═══ TEXT BLOCK
The Big Short

THE BIG SHORT
"I'm sorry, but yours is definitely more ridiculous than mine."

One of the frustrating things about the 2008 financial collapse is that many Americans, even smart ones like me, didn’t really understand what had caused it. The banks had given too many mortgages to people who couldn’t afford them, sure, leading to a high rate of default and foreclosure. But there was also a lot of outrage directed at the guys on Wall Street, who had done something that those outraged believed was immoral, illegal, or both. That’s where it all got fuzzy for a lot of us.

“The Big Short” makes a valiant effort to explain it to the average person, to help us understand what happened and why we should be infuriated. Like the best teachers, the film is entertaining besides being educational, and it takes great pains to make sure we’re keeping up. Some movies over-explain themselves, trying our patience by talking to us like we’re idiots. “The Big Short” shrewdly realizes that when it comes to the intricacies of credit and finance, most of us ARE idiots, and we have secretly wished that someone would explain it to us like we’re 10 years old.
══════
• OBJECTIVE: Repeat word for word the part of the review that opens with the words containing "One of the frustrating" and closes with "a lot of us.".
═══ DATASET EXTRACT
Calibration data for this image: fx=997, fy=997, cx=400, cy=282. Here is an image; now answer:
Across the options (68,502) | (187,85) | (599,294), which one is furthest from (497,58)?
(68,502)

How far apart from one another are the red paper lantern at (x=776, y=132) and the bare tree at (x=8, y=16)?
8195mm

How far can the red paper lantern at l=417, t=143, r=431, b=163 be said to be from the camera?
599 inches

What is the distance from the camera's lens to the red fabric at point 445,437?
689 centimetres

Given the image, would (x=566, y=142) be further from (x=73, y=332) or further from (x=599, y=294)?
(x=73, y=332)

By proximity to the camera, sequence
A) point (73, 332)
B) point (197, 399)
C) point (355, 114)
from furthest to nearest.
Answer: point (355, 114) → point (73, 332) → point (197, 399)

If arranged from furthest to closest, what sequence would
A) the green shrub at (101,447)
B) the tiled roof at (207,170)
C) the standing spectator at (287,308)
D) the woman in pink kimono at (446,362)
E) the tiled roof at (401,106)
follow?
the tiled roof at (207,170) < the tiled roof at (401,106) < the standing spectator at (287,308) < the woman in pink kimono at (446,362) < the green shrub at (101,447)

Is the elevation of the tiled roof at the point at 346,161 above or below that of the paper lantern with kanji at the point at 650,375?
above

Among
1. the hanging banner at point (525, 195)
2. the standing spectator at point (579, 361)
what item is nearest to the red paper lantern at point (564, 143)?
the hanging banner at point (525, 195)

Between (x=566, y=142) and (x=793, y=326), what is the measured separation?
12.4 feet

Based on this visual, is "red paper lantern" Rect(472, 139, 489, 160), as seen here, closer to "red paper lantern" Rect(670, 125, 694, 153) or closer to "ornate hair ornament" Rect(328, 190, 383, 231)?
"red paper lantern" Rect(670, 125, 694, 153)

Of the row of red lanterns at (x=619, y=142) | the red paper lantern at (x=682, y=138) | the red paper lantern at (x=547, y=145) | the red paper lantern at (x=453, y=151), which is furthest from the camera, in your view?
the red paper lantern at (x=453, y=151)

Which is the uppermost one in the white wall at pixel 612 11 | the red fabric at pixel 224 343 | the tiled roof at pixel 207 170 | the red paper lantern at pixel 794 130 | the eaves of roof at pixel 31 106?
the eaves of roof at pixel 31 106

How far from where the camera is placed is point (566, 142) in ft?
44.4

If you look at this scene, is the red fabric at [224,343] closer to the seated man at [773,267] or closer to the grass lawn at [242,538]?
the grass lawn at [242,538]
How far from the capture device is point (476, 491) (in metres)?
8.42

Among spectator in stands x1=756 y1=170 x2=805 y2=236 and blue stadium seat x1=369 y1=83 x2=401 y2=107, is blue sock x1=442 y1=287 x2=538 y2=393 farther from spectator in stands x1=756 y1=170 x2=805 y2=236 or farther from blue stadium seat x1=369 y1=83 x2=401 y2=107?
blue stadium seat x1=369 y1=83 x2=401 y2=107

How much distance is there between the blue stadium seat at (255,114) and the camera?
══════
• ANSWER:
One of the frustrating things about the 2008 financial collapse is that many Americans, even smart ones like me, didn’t really understand what had caused it. The banks had given too many mortgages to people who couldn’t afford them, sure, leading to a high rate of default and foreclosure. But there was also a lot of outrage directed at the guys on Wall Street, who had done something that those outraged believed was immoral, illegal, or both. That’s where it all got fuzzy for a lot of us.